Cloud Security: A New Level of Trust
For the most part, I’ve avoided talking about the current state of security in the cloud. For one, there are many, many smart people and great bloggers already talking about it and I love reading what they write (and almost always agree with it, almost
). And two, I spend a good bit of my day job (and have for the past 3 years) focused on the ideas around contextual-based access and security: security has different meanings and requirements depending on the context of how a particular service is accessed or invoked. Now that’s some cool stuff, and the cloud access model is a natural extension of contextual-based access. You’ll see much more on this idea from me over the next year-ish or so.
Over the holiday break, I spent a good bit of time thinking about how and when cloud security was really going to become a watercooler issue (while playing Super Mario World on the Wii Virtual Console, ironically enough). We’re nowhere near there yet - heck, we’re still discussing the nuances of the cloud itself; we have to build that before we can worry about who or what gets in. But there a few anecdotal things that kept coming back to me:
1. In a previous life, I used to audit the security of data centers, from the physical rack and cage installations (even testing the man gates, now that was fun) all the way down to the network and applications.
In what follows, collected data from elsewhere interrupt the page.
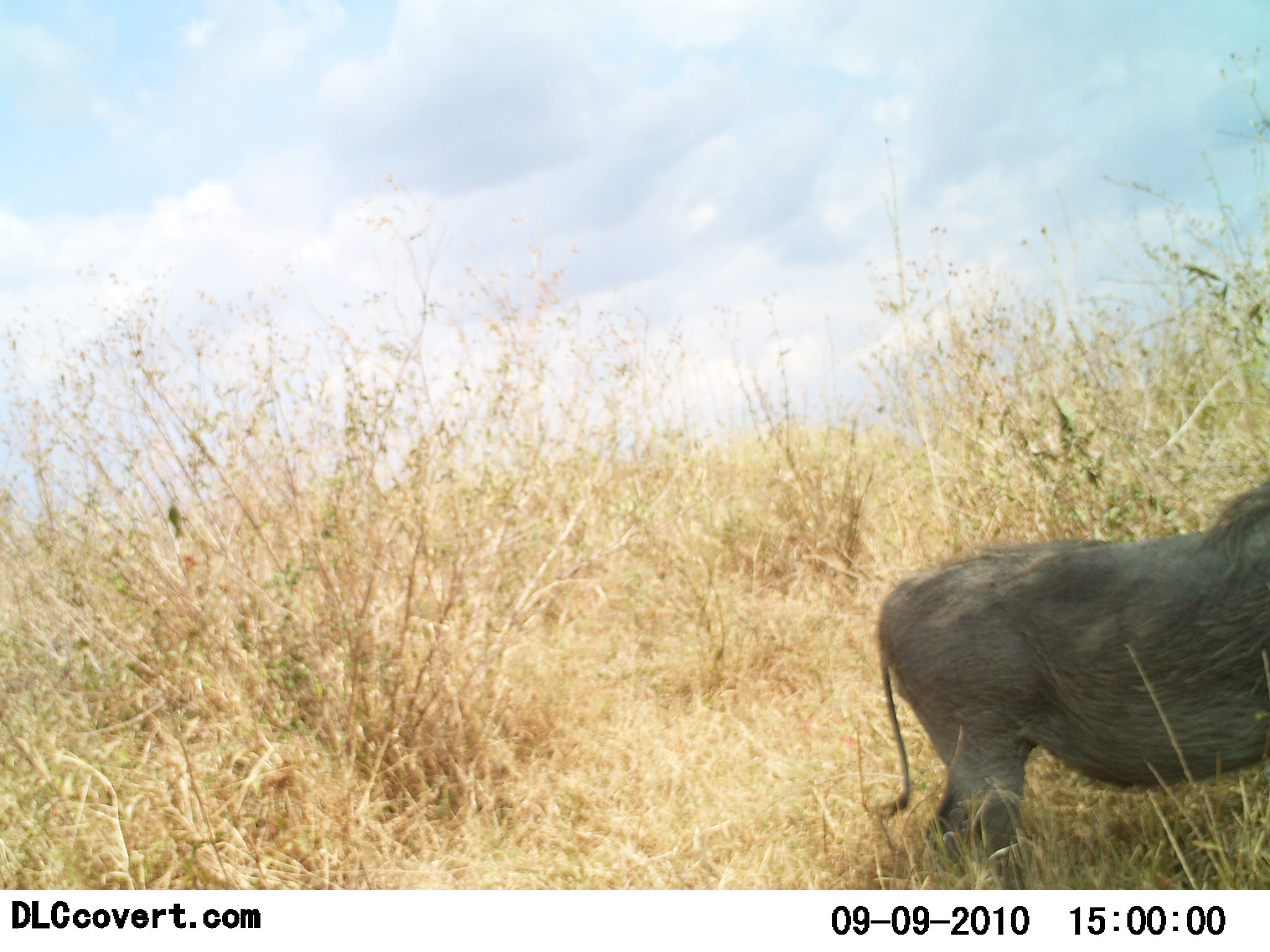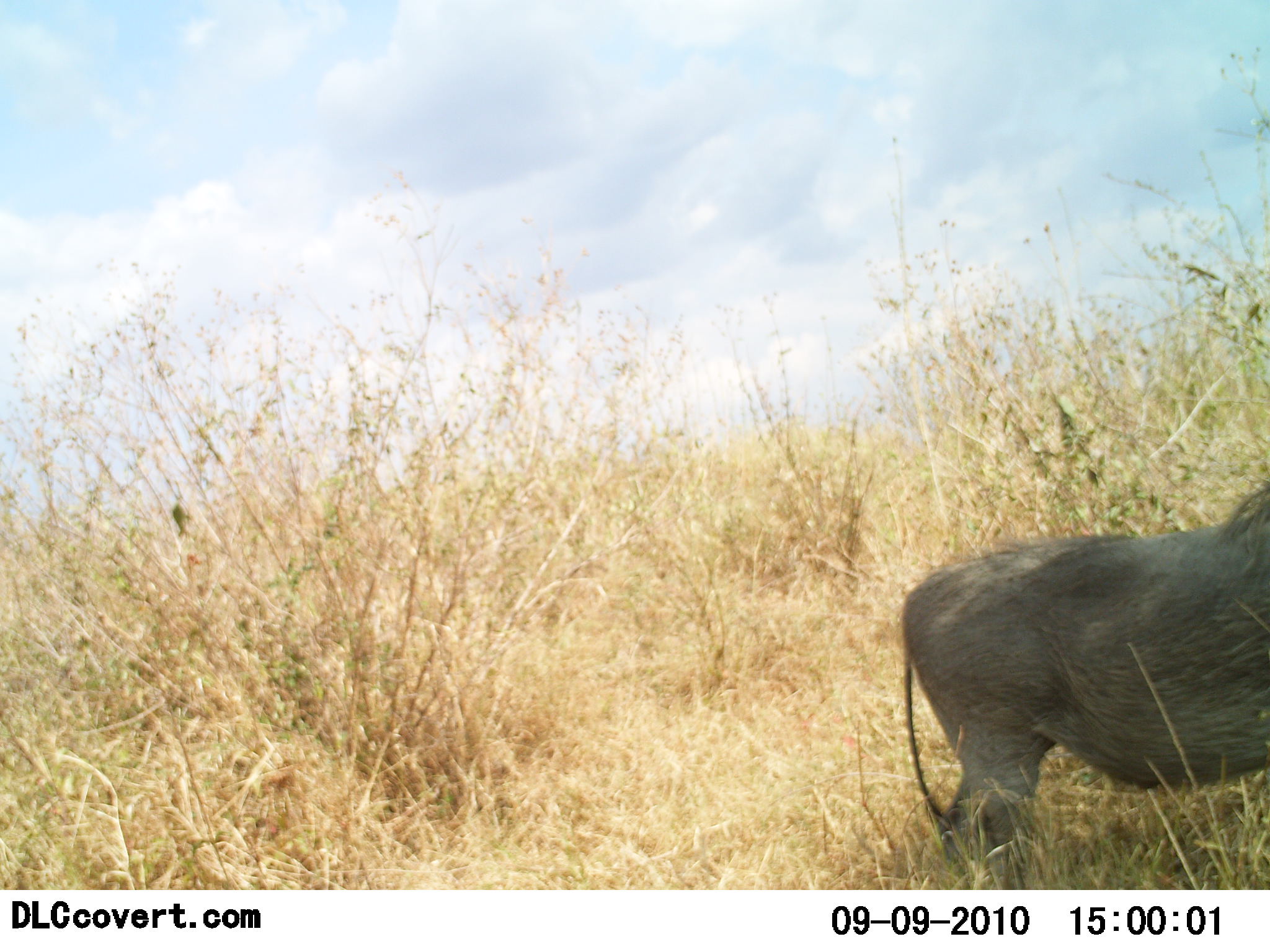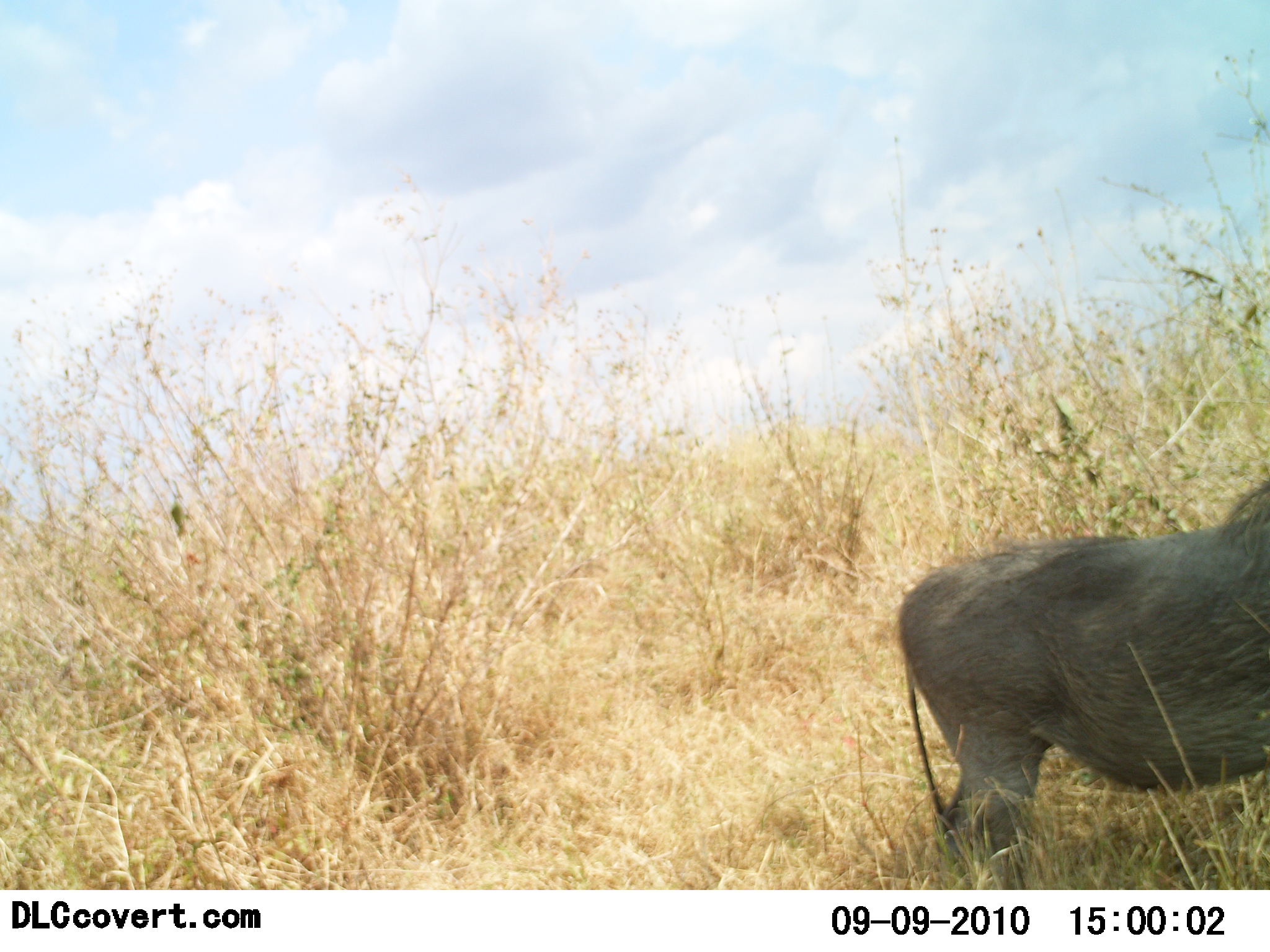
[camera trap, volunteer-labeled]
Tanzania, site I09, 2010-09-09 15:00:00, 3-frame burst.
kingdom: Animalia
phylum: Chordata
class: Mammalia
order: Artiodactyla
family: Suidae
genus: Phacochoerus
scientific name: Phacochoerus africanus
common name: warthog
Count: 1.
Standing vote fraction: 93%.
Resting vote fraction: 0%.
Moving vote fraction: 7%.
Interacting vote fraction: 0%.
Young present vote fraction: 0%.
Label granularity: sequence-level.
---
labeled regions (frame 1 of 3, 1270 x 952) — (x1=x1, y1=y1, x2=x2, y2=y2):
animal: (x1=877, y1=480, x2=1270, y2=889)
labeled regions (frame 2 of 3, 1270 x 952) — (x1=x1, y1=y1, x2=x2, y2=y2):
animal: (x1=899, y1=482, x2=1270, y2=890)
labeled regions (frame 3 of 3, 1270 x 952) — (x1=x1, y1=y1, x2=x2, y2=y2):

I even conducted interviews of all DC staff, both enterprise and hosting, on what they knew, how they responded in the event of a breach, where root passwords were kept, all that meaty security goodness. My goal was to verify that a particular application was installed in the most secure running environment available, primarily to limit legal exposure should there be a breach against this application. What I took from that multi-year experience: It’s extremely expensive to conduct these types of audits, and at some point the liability baton is passed to the people actually implementing the technology, away from those who designed it. I could interview people all day, and spend weeks walking through their network, but once I left the premises and filed my report, it was up to them to stick to those procedures. We had to trust (in our case legally) that what I saw remained in place.
2. As I’ve mentioned here before, I own a small photography company, so small in fact, I use a cloud provider (for lack of a better term) for all our business documents, including balance sheets (very basic stuff: sold 10 photos, bought a new lens, etc). Before the end of the year, I was spending a nice, cold, snowy Sunday in beautiful downtown Bellingham at a local coffee shop where, over their WEP-enabled wifi network, I was working on said balance sheet, getting ready for the fun that is tax season. Me being extremely security conscious, I immediately noticed that the cloud App provider doesn’t use SSL to access my docs, and in fact, says they don’t even offer SSL unless I pay a much higher premium. Now lucky for me simply changing the login URL manually to HTTPS worked fine and I was happily encrypted. But I’m guessing I’m in the minority and most of their users won’t notice that they’re accessing what could be sensitive documents in a completely insensitive manner, or that it could easily be forced to work. Most users who got to step two would read the Help and see they had to pay for that service and then do their own value assessment: is the risk worth paying extra?
3. Amazon’s lack of security notification in their AWS mid-December, well documented by Craig on CloudSecurity. A weakness in Amazon’s signing algorithm opened up the possibility for more-frequent-than-normal cryptographic collisions (yep, the same core issue that’s currently plaguing SSL CA providers who use MD5). Amazon did fix the problem, but it took them 7.5 months and they kept it under wraps, a very common response in the security world.
So noodling on these three things while on vacation led me to this realization: Cloud services are going to create a new level of trust between end-users, providers, and enterprises. There’s no way around it, simply because there are so many moving pieces to a cloud service that are outside our control. There’s nothing in the world I could have done during the 7.5 months that Amazon was fixing their signing flaw except change my transport to Amazon, and I probably wouldn’t have done that because the issue wasn’t public and I didn’t know about it. Once I start sending requests into the AWS, I have to trust that the systems in place are going to work and work securely.
Now that’s a big leap: one that I wouldn’t make with a more standard computing model. But in the cloud model, we have to trust so many new components in the stack. Of course we can have safeguards (SSL) and checks and balances (pen-tests, people who responsibly disclose security flaws) but at a minimum, those require near unfettered access to systems that are no longer in our control and require knowledgeable people to address them. In my auditing days I had unfettered access, during a specific window of time. Once I was done my access went away, so even then there was no continual checking of those systems.
So moving forward, as the security people tear apart the (in)security of cloud computing, the rest of the world will just need to take that leap of trust. A lowering of our standards for what we can control in the cloud’s outsourced data model. As an end user it kills me, but I know I have to make those sacrifices if I want to use those services. So I have to modify my level of trust, and apply new and stronger safeguards to the rest of my workflow processes (personal and professional) to make sure I’m able to recover if/when there is a massive breach that’s beyond my control. My recovery is something I can control, and I definitely trust myself.